Material:
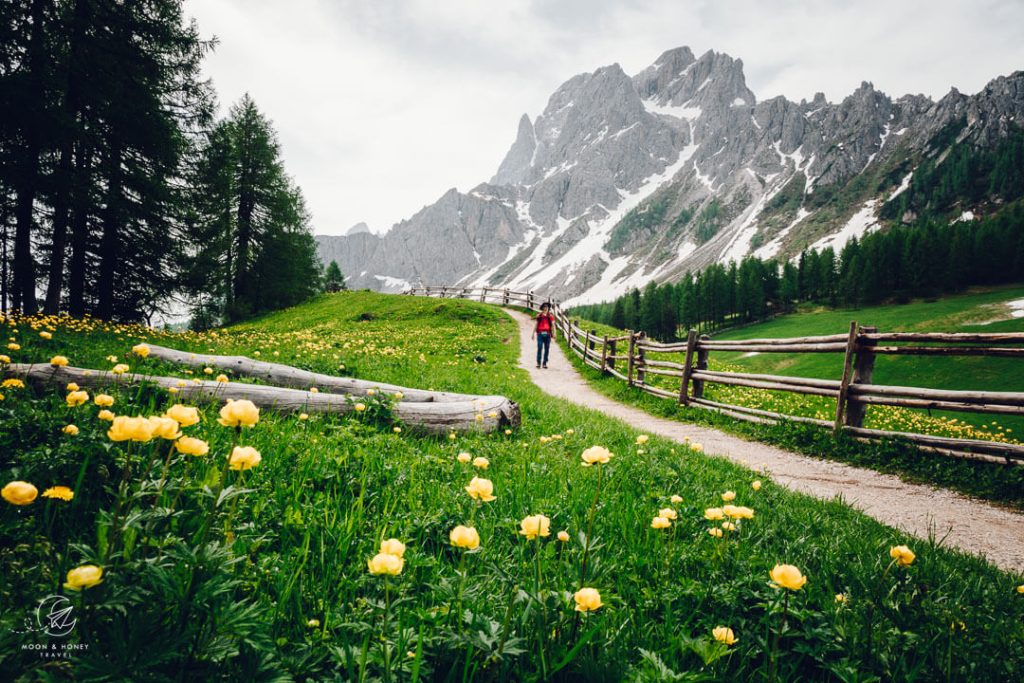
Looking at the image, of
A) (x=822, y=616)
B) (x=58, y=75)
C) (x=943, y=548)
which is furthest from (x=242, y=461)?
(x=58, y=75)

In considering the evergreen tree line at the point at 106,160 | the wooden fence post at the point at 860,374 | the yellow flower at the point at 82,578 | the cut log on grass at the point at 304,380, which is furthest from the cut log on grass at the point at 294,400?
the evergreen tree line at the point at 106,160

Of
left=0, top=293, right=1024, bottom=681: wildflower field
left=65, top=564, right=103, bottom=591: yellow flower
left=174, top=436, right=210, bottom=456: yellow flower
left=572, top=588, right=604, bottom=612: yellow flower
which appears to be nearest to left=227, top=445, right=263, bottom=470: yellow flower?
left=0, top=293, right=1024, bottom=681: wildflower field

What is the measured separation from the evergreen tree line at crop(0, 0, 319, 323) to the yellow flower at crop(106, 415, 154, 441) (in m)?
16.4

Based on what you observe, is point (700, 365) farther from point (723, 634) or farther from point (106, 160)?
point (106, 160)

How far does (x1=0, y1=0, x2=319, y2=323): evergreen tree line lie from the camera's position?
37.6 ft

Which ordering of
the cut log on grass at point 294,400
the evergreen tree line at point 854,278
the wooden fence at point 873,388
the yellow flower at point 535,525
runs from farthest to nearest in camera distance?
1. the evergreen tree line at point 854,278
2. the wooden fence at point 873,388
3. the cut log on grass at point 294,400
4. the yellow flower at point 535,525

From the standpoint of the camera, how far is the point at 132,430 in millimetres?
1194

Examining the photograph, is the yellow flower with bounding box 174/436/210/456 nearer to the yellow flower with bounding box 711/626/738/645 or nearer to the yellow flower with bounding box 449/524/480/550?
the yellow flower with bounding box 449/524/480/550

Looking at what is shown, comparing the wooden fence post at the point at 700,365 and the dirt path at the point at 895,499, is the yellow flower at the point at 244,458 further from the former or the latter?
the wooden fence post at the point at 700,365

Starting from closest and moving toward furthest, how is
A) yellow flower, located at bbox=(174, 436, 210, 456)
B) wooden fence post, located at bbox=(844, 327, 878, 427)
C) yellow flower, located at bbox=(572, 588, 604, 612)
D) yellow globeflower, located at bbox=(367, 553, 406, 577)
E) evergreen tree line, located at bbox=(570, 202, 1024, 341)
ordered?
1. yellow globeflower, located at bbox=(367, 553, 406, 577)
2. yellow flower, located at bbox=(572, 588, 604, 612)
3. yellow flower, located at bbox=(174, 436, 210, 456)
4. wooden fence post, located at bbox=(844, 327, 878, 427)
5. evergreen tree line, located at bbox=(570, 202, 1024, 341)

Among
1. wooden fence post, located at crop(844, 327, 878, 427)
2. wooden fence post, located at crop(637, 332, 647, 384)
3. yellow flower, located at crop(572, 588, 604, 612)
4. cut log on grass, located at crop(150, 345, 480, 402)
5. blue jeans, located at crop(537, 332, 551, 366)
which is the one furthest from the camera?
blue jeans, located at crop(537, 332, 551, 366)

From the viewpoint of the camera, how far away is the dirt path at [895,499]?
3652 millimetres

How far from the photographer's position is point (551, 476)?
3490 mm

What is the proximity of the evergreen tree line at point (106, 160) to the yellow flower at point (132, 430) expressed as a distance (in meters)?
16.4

The request:
Rewrite all of the material above with every "dirt path" changed to "gravel path" and nothing else altered, leaving out the pictures.

The response:
Looking at the image, of
A) (x=822, y=616)
B) (x=58, y=75)
C) (x=943, y=548)
which is furthest from (x=242, y=461)?
(x=58, y=75)

In considering the evergreen tree line at the point at 106,160 | the wooden fence post at the point at 860,374 | the yellow flower at the point at 82,578 | the cut log on grass at the point at 304,380, which is furthest from the cut log on grass at the point at 294,400?
the evergreen tree line at the point at 106,160

Of
left=0, top=293, right=1024, bottom=681: wildflower field
left=65, top=564, right=103, bottom=591: yellow flower
left=174, top=436, right=210, bottom=456: yellow flower
left=572, top=588, right=604, bottom=612: yellow flower
which appears to be nearest to left=227, top=445, right=263, bottom=470: yellow flower?
left=0, top=293, right=1024, bottom=681: wildflower field

What is the measured separation from the evergreen tree line at crop(0, 0, 319, 323) to the yellow flower at crop(106, 415, 154, 441) (in m)?
16.4

Based on what you observe, is point (700, 365) farther from point (723, 634) or farther from point (106, 160)?
point (106, 160)

How far does (x1=0, y1=0, x2=319, y2=323): evergreen tree line lie from the camera's position?
37.6 ft

Which ordering of
the cut log on grass at point 294,400
the evergreen tree line at point 854,278
the wooden fence at point 873,388
the yellow flower at point 535,525
runs from farthest to nearest in camera distance?
1. the evergreen tree line at point 854,278
2. the wooden fence at point 873,388
3. the cut log on grass at point 294,400
4. the yellow flower at point 535,525

From the standpoint of the camera, how far is the point at 132,430 in millimetres?
1194

Examining the photograph, is the yellow flower with bounding box 174/436/210/456 nearer to the yellow flower with bounding box 711/626/738/645 or nearer to the yellow flower with bounding box 449/524/480/550?
the yellow flower with bounding box 449/524/480/550

Looking at what is shown, comparing the wooden fence post at the point at 700,365 and the gravel path at the point at 895,499, is the yellow flower at the point at 244,458 further from the former or the latter?
the wooden fence post at the point at 700,365

Starting from closest and moving toward furthest, how is
A) yellow flower, located at bbox=(174, 436, 210, 456)
B) wooden fence post, located at bbox=(844, 327, 878, 427)
C) yellow flower, located at bbox=(572, 588, 604, 612)
D) yellow globeflower, located at bbox=(367, 553, 406, 577)
E) evergreen tree line, located at bbox=(570, 202, 1024, 341)
ordered?
1. yellow globeflower, located at bbox=(367, 553, 406, 577)
2. yellow flower, located at bbox=(572, 588, 604, 612)
3. yellow flower, located at bbox=(174, 436, 210, 456)
4. wooden fence post, located at bbox=(844, 327, 878, 427)
5. evergreen tree line, located at bbox=(570, 202, 1024, 341)

Among
1. wooden fence post, located at crop(844, 327, 878, 427)
2. wooden fence post, located at crop(637, 332, 647, 384)
3. yellow flower, located at crop(572, 588, 604, 612)
4. cut log on grass, located at crop(150, 345, 480, 402)
5. blue jeans, located at crop(537, 332, 551, 366)
which is the one furthest from the camera?
blue jeans, located at crop(537, 332, 551, 366)

From the viewpoint of the camera, how far away is the gravel path at [895,499]?
3652 millimetres

How far from the photographer's position is point (551, 476)?
3490 mm

What is the proximity of the evergreen tree line at point (106, 160) to the yellow flower at point (132, 430) expressed as a distance (in meters)?
16.4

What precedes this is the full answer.